Sweetwater is growing, again.

But this time, the company that’s become synonymous with Atlanta craft beer has embarked on an ambitious expansion project that will create the capacity to compete with some of the country’s biggest breweries.

Sweetwater now ranks No. 27 among the top 50 U.S. craft brewing companies and No. 38 overall (Anheuser-Busch InBev is No. 1).

Recently, Sweetwater brewmaster Mark Medlin oversaw the installation of a centrifugal separator -- a half-million-dollar piece of equipment that will help speed the process of getting beer from the fermentation tanks to the bottling line and make production a bit less hectic during the coming months of construction.

At the brewery one recent afternoon, Medlin and Sweetwater “Minister of Propaganda” Steve Farace led visitors on a tour of the planned expansion, illustrated with an architect’s drawing and buoyed by samples of the latest Dank Tank creation, Browneyed Buckeye Brown India Pale Ale.

“We were behind on this beer,” Medlin said, “but basically, we were able to package it a few hours after it was centrifuged.”

A new building -- which will include a new bottling line and packaging hall, lab, offices, event space and outdoor deck -- will connect the existing brewery with a warehouse building next door that will house raw materials, finished goods and shipping and receiving. After that, the old bottling line will be scrapped and replaced by a new group of 1,000 barrel fermenters and bright beer tanks.

Construction is scheduled to be completed in November. But most exciting for beer geeks, Sweetwater has already been experimenting with bottle conditioning, a traditional method of naturally carbonating beer by adding a small amount of fermentable sugar and yeast to the bottle.

“We already have most of the equipment,” Medlin said. “And so far, we’ve been very pleased with our trial results. We’ve shown that bottle conditioning is hands down better beer over time. It’s going to improve the quality of our beer immensely.”

Medlin said he thinks the first Sweetwater bottle-conditioned beers may be ready by April 2012.

Later in 2012, Sweetwater will add a new 250-barrel brewhouse, with the capacity to produce up to 500,000 barrels of beer a year. Current production is on track to top out at more than 100,000 barrels in 2011. And that's what pushed expansion plans forward sooner than expected.

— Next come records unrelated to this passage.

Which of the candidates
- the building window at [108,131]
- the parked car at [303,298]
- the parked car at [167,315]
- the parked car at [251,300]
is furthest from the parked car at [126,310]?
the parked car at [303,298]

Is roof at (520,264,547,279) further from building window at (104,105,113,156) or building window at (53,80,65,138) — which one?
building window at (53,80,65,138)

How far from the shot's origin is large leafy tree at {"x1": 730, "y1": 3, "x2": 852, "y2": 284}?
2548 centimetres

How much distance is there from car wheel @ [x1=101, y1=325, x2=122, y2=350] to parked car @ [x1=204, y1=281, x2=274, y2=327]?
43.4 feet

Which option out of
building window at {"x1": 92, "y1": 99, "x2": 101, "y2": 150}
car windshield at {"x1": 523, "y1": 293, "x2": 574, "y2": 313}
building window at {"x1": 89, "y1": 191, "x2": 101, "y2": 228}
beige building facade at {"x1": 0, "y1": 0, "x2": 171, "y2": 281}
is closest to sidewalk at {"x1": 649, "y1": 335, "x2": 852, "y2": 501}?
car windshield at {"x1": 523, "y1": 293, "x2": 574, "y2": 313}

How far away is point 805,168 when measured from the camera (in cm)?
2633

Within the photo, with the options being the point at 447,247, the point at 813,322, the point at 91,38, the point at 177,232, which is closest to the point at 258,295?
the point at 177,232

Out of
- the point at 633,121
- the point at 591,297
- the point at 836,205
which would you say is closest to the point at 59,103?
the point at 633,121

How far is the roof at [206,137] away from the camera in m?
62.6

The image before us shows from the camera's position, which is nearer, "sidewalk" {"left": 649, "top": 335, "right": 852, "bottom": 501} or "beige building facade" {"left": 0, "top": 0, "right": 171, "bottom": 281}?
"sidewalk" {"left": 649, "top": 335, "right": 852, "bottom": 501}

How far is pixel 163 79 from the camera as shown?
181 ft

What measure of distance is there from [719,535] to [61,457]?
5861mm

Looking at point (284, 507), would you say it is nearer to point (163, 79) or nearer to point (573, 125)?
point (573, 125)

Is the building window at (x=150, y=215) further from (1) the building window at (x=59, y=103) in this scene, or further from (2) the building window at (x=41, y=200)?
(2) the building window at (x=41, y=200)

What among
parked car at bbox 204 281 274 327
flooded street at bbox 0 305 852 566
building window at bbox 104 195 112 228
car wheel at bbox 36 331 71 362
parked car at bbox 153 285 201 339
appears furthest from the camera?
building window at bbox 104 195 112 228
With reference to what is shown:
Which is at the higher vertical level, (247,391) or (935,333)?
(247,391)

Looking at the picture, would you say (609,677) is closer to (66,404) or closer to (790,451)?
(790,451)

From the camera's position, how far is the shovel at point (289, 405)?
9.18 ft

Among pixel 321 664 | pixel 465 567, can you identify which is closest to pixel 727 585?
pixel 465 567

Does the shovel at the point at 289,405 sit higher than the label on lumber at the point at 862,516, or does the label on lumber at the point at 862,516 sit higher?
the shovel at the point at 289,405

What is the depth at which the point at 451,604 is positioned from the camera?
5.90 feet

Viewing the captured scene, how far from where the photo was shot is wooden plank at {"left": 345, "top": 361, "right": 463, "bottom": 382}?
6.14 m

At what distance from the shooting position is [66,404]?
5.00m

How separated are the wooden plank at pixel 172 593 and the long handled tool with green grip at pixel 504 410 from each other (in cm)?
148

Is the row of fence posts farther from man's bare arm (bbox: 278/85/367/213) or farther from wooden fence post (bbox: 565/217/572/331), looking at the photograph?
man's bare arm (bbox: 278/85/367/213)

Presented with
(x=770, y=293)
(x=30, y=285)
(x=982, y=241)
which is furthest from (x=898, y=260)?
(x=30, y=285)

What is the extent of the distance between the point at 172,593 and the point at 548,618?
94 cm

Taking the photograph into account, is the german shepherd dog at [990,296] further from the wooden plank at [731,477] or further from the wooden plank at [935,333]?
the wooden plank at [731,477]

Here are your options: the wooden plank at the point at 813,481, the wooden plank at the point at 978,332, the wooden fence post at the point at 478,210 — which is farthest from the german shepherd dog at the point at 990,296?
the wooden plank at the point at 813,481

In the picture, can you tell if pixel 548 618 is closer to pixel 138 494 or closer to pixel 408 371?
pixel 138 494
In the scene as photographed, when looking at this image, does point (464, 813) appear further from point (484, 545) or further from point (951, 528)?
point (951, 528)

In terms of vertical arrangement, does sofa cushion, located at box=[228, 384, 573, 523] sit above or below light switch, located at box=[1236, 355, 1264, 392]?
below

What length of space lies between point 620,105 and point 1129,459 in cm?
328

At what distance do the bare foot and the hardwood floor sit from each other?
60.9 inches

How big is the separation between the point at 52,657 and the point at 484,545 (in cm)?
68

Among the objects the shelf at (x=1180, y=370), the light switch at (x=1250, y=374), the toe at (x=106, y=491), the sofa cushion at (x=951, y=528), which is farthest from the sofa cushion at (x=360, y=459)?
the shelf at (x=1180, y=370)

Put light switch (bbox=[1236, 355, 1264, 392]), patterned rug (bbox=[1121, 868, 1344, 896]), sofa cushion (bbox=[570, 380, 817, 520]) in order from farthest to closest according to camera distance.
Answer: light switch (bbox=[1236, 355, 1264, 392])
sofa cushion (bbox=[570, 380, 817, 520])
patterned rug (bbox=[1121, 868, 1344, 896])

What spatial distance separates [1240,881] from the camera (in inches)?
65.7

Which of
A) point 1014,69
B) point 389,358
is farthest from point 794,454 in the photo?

“It will be the first time ever that we will really have the capacity to grow as a brewery,” Farace said. “The sales are always there, then production will jump up a little, but sales always catch up and push production again.

“This kind of growth and this kind of investment in the brewery in infrastructure and the quality of equipment, these are things we’ve wanted and needed for so long. But it’s really amazing how fast we’ve been growing, especially this year. The best part is that most of our business is right here in metro Atlanta. The more beer we can sell in our backyard, the better.”